Não vejo mal nenhum em trabalhar simplesmente porque precisamos trabalhar, ou porque se quer ganhar dinheiro para, fora do trabalho, fazer o que mais gosta. Nem sempre vamos ter clareza sobre nossos pontos fortes nem a oportunidade de, no trabalho, expressá-los.
A busca insistente de fazer aquilo o que ama pode impedir você de amar o que faz (os ditados populares não se difundem à toa). Acredito que a menor parte das pessoas encontra na vida prática um terreno fértil para seus sonhos. Talvez porque seja difícil realmente saber o que sonhamos intimamente. Mas um número muito maior pode desenvolver o prazer na construção, a paixão por trabalhar, seja no que for, o propósito de fazer o que fizer bem feito, buscando aprender e se desenvolver.

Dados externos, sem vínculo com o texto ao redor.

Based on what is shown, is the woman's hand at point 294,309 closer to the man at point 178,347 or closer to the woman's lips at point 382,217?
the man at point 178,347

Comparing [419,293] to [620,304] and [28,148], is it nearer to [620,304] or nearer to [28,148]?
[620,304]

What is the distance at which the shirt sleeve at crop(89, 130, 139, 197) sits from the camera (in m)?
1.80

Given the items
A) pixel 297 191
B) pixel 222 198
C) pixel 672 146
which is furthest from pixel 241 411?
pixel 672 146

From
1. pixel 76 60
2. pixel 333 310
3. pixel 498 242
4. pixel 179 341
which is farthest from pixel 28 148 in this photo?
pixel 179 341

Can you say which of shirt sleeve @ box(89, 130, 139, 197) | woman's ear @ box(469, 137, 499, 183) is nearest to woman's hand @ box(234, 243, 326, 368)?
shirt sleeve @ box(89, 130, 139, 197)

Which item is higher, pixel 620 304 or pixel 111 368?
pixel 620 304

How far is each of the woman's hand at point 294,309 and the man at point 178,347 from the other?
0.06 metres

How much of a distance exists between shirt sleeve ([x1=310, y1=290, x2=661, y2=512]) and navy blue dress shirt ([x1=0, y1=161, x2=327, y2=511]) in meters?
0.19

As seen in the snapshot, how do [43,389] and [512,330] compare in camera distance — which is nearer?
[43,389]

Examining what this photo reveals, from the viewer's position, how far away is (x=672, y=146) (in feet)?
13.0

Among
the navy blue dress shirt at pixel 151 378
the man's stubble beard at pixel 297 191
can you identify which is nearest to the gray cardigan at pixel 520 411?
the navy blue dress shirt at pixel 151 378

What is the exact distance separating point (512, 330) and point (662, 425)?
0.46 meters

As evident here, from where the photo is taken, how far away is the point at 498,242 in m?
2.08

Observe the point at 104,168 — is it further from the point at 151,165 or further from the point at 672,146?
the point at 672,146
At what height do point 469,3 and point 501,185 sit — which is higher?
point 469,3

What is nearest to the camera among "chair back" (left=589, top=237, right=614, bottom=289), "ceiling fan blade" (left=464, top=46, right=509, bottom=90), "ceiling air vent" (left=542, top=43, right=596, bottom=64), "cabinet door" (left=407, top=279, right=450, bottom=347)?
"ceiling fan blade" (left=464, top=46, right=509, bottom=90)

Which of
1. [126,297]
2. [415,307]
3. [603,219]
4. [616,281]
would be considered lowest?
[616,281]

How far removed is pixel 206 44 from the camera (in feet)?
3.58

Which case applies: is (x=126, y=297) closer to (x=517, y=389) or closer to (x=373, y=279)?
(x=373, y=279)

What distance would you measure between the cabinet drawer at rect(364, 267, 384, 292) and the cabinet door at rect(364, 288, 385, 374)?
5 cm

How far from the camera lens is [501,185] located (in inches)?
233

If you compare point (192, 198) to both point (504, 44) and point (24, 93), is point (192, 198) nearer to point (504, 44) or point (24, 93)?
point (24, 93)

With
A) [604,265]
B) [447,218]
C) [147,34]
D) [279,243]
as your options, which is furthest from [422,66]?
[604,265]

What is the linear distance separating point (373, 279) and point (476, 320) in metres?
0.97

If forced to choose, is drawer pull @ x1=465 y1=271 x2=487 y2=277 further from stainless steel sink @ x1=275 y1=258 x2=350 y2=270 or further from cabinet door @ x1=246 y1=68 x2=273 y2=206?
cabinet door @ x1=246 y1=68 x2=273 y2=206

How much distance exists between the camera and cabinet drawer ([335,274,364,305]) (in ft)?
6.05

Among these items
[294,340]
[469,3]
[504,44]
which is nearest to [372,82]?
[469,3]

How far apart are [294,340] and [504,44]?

Nas fases da minha carreira em que eu estava desanimada, os melhores conselhos que recebi — e segui — foram para não perder tempo me preocupando em ganhar destaque, em fazer algo digno de reconhecimento, mas simplesmente trabalhar. Agarrar os desafios. Com dedicação e amor, mesmo sem ver um propósito maior nisso tudo. “Apenas pratique”, posso resumir assim. Foi o que fiz. Lembro bem de levantar a mão sempre que um problema sem dono aparecia na mesa. Era uma ação contraintuitiva, que me dava mais trabalho e menos glamour no curto prazo. Mas, ao longo de 20 anos de carreira, me fizeram conhecer melhor a mim mesma, alimentar a persistência, desenvolver a resiliência e entender que até a paixão precisa ser construída em contextos, muitas vezes, inesperados.